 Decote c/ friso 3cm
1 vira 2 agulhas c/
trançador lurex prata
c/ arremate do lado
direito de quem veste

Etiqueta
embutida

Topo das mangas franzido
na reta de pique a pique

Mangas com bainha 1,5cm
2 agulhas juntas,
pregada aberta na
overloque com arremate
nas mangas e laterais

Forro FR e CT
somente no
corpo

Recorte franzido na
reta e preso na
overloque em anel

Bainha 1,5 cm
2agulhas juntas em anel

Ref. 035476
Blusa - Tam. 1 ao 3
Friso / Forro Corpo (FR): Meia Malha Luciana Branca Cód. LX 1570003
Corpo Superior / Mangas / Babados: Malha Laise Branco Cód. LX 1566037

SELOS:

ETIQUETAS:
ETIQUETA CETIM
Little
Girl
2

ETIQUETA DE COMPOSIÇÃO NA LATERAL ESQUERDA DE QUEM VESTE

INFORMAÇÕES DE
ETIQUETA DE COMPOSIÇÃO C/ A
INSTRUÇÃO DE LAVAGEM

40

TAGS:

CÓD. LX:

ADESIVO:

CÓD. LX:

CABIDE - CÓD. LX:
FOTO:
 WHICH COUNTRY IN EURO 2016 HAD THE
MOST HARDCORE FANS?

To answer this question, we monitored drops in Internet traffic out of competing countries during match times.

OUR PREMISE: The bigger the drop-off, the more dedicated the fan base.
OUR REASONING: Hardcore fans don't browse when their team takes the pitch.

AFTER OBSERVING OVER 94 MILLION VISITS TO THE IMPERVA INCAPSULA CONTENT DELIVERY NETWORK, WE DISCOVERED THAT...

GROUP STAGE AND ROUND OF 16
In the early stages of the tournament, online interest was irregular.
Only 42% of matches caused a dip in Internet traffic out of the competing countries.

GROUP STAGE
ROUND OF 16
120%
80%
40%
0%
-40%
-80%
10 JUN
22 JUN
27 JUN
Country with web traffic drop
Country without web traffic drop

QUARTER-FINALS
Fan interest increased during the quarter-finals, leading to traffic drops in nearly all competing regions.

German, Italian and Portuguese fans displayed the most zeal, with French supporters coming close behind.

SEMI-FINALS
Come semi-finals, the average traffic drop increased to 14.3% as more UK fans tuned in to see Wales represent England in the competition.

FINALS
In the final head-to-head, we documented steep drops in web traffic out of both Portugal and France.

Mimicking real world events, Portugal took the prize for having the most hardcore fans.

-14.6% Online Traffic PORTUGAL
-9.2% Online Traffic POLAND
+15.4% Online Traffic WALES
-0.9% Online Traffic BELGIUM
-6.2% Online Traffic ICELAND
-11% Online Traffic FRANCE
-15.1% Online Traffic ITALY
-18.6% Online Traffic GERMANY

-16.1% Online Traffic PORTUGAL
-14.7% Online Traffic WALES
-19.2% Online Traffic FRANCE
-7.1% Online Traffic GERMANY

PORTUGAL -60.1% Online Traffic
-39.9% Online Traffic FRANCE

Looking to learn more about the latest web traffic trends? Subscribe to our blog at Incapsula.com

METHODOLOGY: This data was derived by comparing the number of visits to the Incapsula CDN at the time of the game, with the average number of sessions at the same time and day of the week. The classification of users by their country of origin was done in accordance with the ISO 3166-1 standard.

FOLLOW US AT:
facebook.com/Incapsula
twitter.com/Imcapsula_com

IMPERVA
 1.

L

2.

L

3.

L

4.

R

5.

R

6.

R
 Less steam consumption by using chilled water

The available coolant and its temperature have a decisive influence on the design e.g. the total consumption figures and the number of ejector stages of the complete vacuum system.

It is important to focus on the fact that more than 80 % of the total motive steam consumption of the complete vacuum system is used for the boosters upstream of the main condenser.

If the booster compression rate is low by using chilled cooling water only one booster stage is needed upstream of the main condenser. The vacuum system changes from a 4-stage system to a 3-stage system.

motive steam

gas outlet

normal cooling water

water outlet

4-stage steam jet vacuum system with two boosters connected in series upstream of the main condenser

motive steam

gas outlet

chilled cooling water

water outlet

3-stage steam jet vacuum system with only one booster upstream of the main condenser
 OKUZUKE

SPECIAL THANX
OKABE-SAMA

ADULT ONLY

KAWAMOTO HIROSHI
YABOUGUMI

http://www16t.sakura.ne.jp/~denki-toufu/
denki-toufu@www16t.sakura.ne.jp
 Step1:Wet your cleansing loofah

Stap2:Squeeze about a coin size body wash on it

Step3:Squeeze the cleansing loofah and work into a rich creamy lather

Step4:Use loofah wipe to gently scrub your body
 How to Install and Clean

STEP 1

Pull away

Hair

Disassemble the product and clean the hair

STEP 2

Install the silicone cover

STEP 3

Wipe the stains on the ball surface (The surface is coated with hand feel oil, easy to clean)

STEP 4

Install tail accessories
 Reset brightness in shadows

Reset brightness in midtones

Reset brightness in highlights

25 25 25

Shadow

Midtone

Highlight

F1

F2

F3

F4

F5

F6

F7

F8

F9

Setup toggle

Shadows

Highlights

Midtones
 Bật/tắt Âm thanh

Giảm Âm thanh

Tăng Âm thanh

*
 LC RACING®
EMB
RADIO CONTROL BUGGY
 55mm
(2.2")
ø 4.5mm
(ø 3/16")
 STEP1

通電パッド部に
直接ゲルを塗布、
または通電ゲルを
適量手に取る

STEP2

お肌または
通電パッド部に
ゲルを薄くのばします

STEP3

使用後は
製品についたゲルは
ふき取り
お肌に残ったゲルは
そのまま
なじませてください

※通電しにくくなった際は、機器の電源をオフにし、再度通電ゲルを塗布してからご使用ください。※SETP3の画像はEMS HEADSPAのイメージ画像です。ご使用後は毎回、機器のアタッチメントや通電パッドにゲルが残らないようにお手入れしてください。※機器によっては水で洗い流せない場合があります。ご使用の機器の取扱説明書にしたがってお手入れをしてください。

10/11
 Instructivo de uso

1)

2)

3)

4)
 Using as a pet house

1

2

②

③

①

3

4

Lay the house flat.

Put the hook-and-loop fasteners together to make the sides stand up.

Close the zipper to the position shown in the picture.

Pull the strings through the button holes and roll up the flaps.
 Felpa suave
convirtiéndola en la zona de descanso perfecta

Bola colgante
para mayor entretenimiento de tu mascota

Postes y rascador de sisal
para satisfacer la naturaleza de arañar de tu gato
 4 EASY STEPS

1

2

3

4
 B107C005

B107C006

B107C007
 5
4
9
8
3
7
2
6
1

WHAT YOU HAVE TO DO. Show all lines above holding the word "toufu".

RESULT BELOW.
http://www16t.sakura.ne.jp/~denki-toufu/
denki-toufu@www16t.sakura.ne.jp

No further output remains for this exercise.